LIST OF TASKS.
#1 According to the SCMI token patch thread, what does the SCMI server platform do with the token in a command it receives?
#2 Write the next part of the SCMI token patch thread, picking up after its final sentence.

::: SELECTED EXTRACT :::

Re: [PATCH 3/4] firmware: arm_scmi: Introduce monotonically increasing tokens

From: Cristian Marussi
Date: Wed May 26 2021 - 10:44:36 EST


Hi Florian,

On Mon, May 24, 2021 at 07:13:35PM -0700, Florian Fainelli wrote:
>
>
> On 5/24/2021 4:15 PM, Cristian Marussi wrote:
> > Tokens are sequence numbers embedded in the each SCMI message header: they
> > are used to correlate commands with responses (and delayed responses), but
> > their usage and policy of selection is entirely up to the caller (usually
> > the OSPM agent), while they are completely opaque to the callee (SCMI
> > server platform) which merely copies them back from the command into the
> > response message header.
> > This also means that the platform does not, can not and should not enforce
> > any kind of policy on received messages depending on the contained sequence
> > number: platform can perfectly handle concurrent requests carrying the same
> > identifiying token if that should happen.
> >
> > Moreover the platform is not required to produce in-order responses to
> > agent requests, the only constraint in these regards is that in case of
> > an asynchronous message the delayed response must be sent after the
> > immediate response for the synchronous part of the command transaction.
> >
> > Currenly the SCMI stack of the OSPM agent selects as token for the
>
> s/as token/a token/?
>
> > egressing commands the lowest possible number which is not already in use
> > by an existing in-flight transaction, which means, in other words, that
> > we immediately reuse any token after its transaction has completed or it
> > has timed out: this indeed simplifies token and associated xfer management
> > and lookup.
> >
> > Under the above assumptions and constraints, since there is really no state
> > shared between the agent and the platform to let the platform know when a
> > token and its associated message has timed out, the current policy of early
> > reuse of tokens can easily lead to the situation in which a spurios or late
>
> s/spurios/spurious/
>
> > received response (or delayed_response), related to an old stale and timed
> > out transaction, can be wrongly associated to a newer valid in-flight xfer
> > that just happens to have reused the same token.
> >
> > This misbehavior on such ghost responses is more easily exposed on those
> > transports that naturally have an higher level of parallelism in processing
> > multiple concurrent in-flight messages.

::: GIVEN DATA :::

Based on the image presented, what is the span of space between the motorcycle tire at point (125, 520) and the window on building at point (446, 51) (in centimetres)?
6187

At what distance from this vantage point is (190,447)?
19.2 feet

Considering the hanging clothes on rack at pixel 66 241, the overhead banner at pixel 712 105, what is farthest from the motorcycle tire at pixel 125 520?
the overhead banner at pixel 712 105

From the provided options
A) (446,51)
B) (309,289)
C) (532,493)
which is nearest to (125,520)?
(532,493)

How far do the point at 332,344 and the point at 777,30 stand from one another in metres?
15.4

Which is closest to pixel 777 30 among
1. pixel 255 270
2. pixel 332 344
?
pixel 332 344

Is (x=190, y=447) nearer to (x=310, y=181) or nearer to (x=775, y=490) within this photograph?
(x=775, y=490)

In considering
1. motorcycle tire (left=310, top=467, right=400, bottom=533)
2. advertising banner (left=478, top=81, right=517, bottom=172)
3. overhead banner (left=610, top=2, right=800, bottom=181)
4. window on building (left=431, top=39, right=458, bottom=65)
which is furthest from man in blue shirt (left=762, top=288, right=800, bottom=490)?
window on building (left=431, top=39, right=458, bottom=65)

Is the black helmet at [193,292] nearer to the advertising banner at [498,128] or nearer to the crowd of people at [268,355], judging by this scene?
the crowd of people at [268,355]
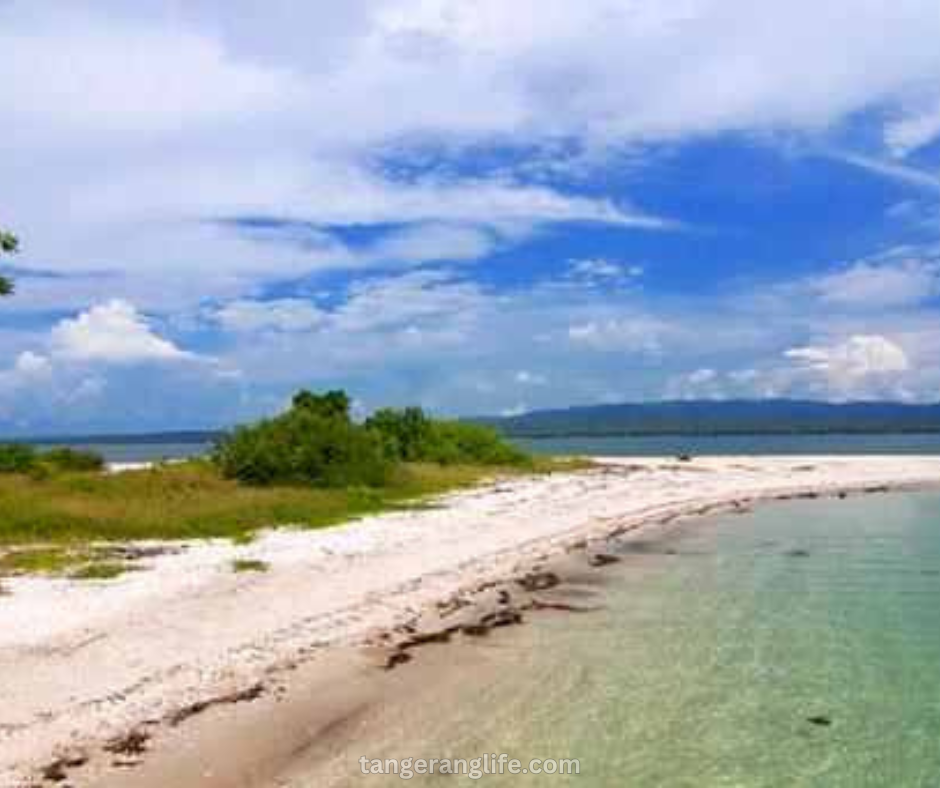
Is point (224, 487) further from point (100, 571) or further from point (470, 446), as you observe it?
point (470, 446)

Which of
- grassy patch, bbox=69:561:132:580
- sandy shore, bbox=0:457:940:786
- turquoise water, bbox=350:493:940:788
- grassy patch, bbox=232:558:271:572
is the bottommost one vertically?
turquoise water, bbox=350:493:940:788

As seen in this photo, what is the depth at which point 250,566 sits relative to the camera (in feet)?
93.9

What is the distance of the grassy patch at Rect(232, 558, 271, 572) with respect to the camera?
2822 cm

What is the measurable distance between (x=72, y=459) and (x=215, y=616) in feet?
A: 122

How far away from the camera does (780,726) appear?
16328 mm

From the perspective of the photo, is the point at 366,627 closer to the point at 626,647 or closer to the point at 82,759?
the point at 626,647

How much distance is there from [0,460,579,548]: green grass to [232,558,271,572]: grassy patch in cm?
385

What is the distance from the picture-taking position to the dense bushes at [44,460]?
51031 mm

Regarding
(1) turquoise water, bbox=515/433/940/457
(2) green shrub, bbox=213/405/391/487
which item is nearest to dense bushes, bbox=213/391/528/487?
(2) green shrub, bbox=213/405/391/487

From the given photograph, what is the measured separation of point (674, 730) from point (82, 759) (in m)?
7.08

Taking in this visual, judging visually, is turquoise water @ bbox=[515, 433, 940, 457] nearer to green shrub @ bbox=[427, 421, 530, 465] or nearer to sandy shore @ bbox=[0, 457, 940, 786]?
green shrub @ bbox=[427, 421, 530, 465]

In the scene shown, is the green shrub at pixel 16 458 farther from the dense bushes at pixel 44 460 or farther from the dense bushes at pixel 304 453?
the dense bushes at pixel 304 453

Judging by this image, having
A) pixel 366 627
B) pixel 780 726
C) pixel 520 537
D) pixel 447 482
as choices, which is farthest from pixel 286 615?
pixel 447 482

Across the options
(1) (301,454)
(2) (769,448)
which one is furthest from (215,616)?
(2) (769,448)
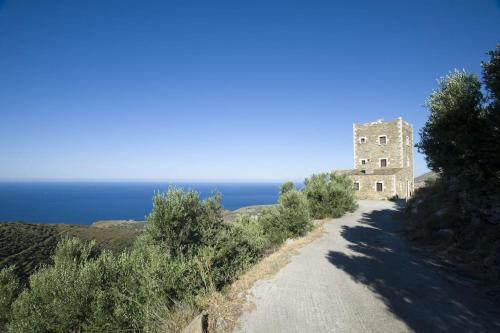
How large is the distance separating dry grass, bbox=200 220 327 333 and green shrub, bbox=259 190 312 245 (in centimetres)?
609

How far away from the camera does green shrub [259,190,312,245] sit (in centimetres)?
2091

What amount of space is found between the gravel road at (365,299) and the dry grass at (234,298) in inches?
12.2

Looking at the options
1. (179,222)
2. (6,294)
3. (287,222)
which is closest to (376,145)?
(287,222)

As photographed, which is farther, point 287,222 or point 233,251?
point 287,222

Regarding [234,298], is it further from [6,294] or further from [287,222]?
[6,294]

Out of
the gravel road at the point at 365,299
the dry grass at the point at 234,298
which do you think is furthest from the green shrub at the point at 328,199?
the dry grass at the point at 234,298

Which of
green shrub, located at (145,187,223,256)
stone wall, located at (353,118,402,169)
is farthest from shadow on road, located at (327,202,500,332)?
stone wall, located at (353,118,402,169)

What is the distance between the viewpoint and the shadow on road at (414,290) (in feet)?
22.4

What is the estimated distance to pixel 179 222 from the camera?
1479 cm

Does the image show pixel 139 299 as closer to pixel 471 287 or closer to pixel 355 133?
pixel 471 287

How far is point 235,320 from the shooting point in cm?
744

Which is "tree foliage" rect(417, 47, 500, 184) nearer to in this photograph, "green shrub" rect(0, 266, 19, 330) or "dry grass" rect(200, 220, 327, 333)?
"dry grass" rect(200, 220, 327, 333)

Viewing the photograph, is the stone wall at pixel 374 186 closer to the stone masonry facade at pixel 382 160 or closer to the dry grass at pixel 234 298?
the stone masonry facade at pixel 382 160

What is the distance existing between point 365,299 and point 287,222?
1282 cm
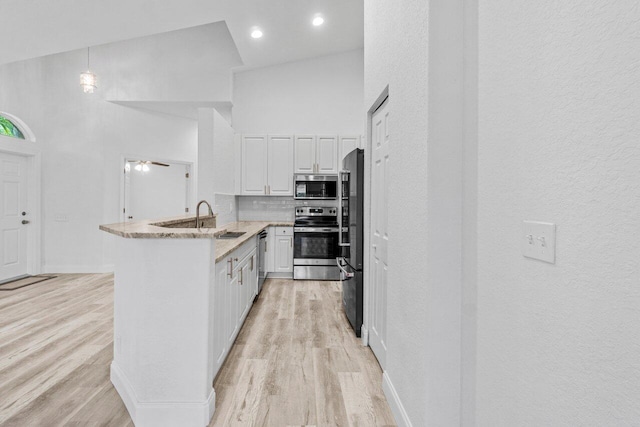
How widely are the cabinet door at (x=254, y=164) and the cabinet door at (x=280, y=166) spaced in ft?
0.33

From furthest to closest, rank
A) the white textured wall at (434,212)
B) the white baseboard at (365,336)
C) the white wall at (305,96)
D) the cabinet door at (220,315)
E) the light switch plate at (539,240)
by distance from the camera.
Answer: the white wall at (305,96)
the white baseboard at (365,336)
the cabinet door at (220,315)
the white textured wall at (434,212)
the light switch plate at (539,240)

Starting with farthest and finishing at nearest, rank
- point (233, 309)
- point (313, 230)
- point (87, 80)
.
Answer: point (313, 230)
point (87, 80)
point (233, 309)

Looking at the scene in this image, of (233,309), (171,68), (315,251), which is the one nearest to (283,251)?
(315,251)

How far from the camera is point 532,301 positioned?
102 centimetres

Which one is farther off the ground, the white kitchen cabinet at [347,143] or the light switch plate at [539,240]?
the white kitchen cabinet at [347,143]

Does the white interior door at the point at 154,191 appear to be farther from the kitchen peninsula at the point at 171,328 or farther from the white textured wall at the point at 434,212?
the white textured wall at the point at 434,212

:::

ANSWERS TO EACH TASK.
#1 It copies the token back from the command into the response message header.

#2
> >
> > This commit introduces a new policy of selection of tokens for the OSPM
> > agent: each new transfer now gets the next available and monotonically
> > increasing token, until tokens are exhausted and the counter rolls over.
> >
> > Such new policy mitigates the above issues with ghost responses since the
> > tokens are now reused as later as possible (when they roll back ideally)
> > and so it is much easier to identify ghost responses to stale timed out
> > transactions: this also helps in simplifying the specific transports
> > implementation since stale transport messages can be easily identified
> > and discarded early on in the rx path without the need to cross check
> > their actual sate with the core transport layer.
> > This mitigation is even more effective when, as is usual the case, the
>
> s/usual/usually/
>
> > maximum number of pending messages is capped by the platform to a much
> > lower value than whole possible range of tokens.(2^10)
> >
> > This internal policy change in the core SCMI transport layer is fully
> > transparent to the specific transports so it has not and should not have
> > any impact on the transports implementation.
> >
> > The empirically observed cost of such new procedure of token selection
> > amounts in the best case to ~10us out of an observed full transaction cost
> > of 3ms for the completion of a synchronous sensor reading command on a
> > platform supporting commmands completion interrupts.
>
> s/commmands/commands/
>
> >
> > Signed-off-by: Cristian Marussi <cristian.marussi@xxxxxxx>
>
> Overall this looks good to me and is more straightforward than I thought.
> [snip]
>
> > +/**
> > + * scmi_xfer_token_set - Reserve and set new token for the xfer at hand
> > + *
> > + * @minfo: Pointer to Tx/Rx Message management info based on channel type
> > + * @xfer: The xfer to act upon
> > + *
> > + * Pick the next unused monotonically increasing token and set it into
> > + * xfer->hdr.seq: picking a monotonically increasing value avoids reusing
> > + * immediately tokens of just completed or timed-out xfers, mitigating the risk
> > + * of wrongly associating a late received answer for an expired xfer to a live
> > + * in-flight transaction which happened to have reused the same token.
>
> This was a bit harder to read than I thought, how about:
>
> picking a monotonically increasing value avoids immediate reuse of
> freshly completed or timed-out xfers, thus mitigating the risk of
> incorrect association of a late and expired xfer with a live in-flight
> transaction, both happening to re-use the same token identifier.
> --
> Florian

Thanks for having a look and for the feedback !
I'll fix you remarks in V2.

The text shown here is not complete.